The 8,000-member National Education Association (NEA), citing the need to reduce the incidence of teen pregnancy, has endorsed the practice of distributing contraceptives at school health clinics.

The nation’s largest teachers’ union at its recent annual meeting approved a resolution supporting comprehensive health care clinics that “if deemed appropriate by local choice” provide “family planning counseling and access to birth control methods and instruction in their use.”

NEA delegates also called for AIDS education courses, including information about “abstinence and medically accepted protective devices.”

Critics of the practice of dispensing contraceptives at schools claim the process increases teen sexual activity and the possibility of pregnancy. Prolife groups maintain that the practice increases the incidence of abortion.

NEBRASKA

Dismissing A Fine

Nebraska’s Supreme Court has dismissed a $19,000 fine levied against a Baptist pastor who refused to close his church school in 1984 and 1985.

Robert Gelsthorpe, pastor of the North Platte (Neb.) Baptist Church, was fined $200 per day for each day his church’s school remained open in defiance of state law. At that time, the law required state certification of teachers in both public and private schools (CT, Feb. 17, 1984, p. 32). Gelsthorpe, known for his strategy of “nonaggressive resistance,” was required to spend his days at the local sheriff’s office in lieu of a jail sentence.

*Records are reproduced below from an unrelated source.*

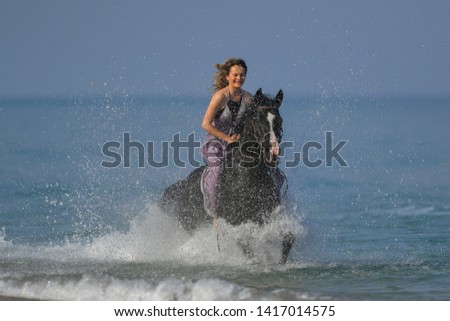 Portrait of a beautiful blond girl  galloping on horseback, dissecting waves on the sea beach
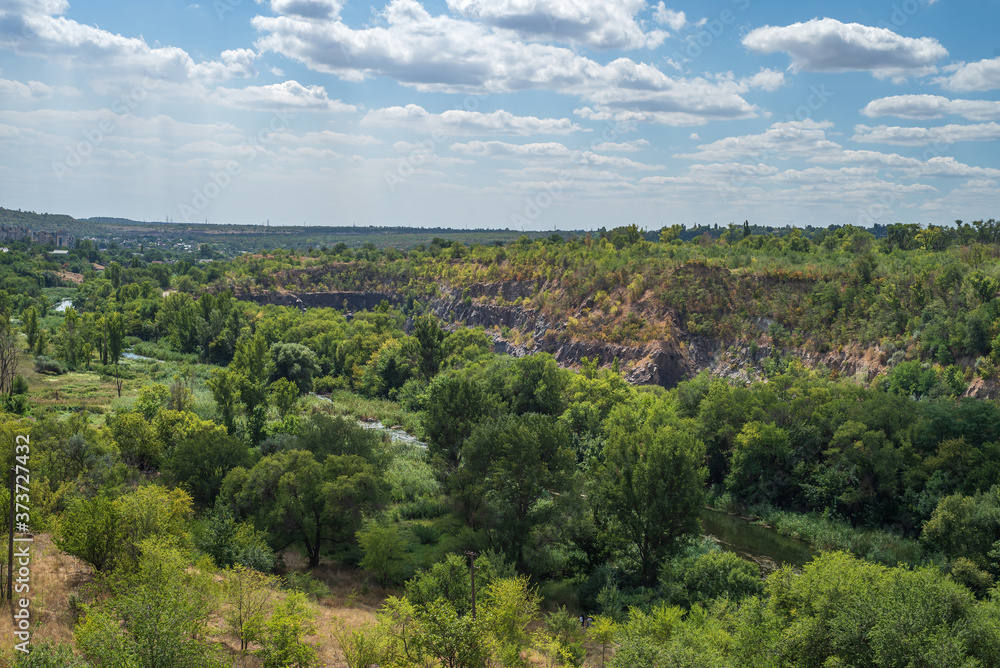 Granite quarry in a steppe landscape. Karachunovsky granite quarry on the outskirts of the city of Kryvyi Rih near the reservoir of the Ingulets river.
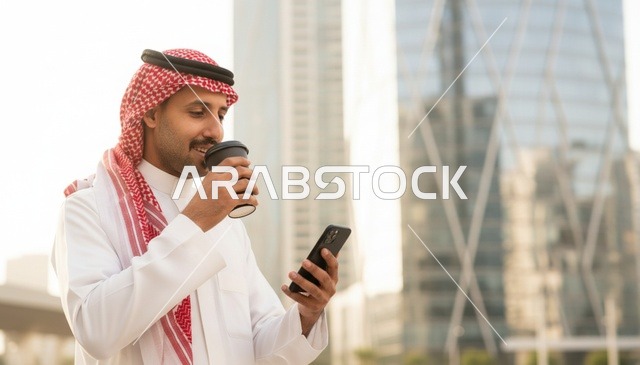 رجل سعودي بالثوب مع قهوة وهاتف ذكي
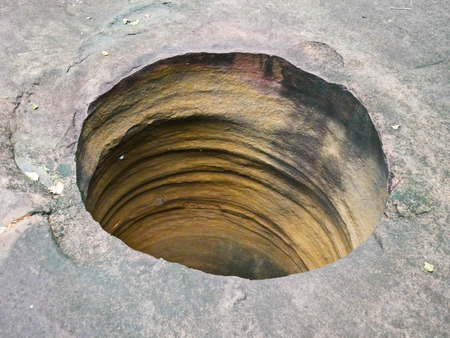 Amazing stone hole the hole is like a pot, is a natural hole.The hole is the largest group in Thailand. There are no less than 16 holes with many sizes ranging from 40 -300 cm wide mouth - 10 m. deepの写真素材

The Nebraska Supreme Court determined the pastor could not be considered to have been in willful contempt of the law. Prior to the 1985–86 school year, Nebraska dropped its certification requirement for teachers in private schools.

PEOPLE AND EVENTS

Briefly Noted

Corrected : A National Council of Churches news release that misreported membership trends in the Christian and Missionary Alliance (CMA). The news release indicated the CMA’S membership had declined 2.27 percent in 1985 (CT, July 10, 1987, p. 36). Actually, the denomination’s membership grew by 2.1 percent.

Succeeded: L. John Eagen as president of St. Paul Bible College near Waconia, Minnesota. Eagen resigned to return to the pastorate. St. Paul’s new president is Bill W. Lanpher, who has spent the last 16 years working at the headquarters of the Christian and Missionary Alliance.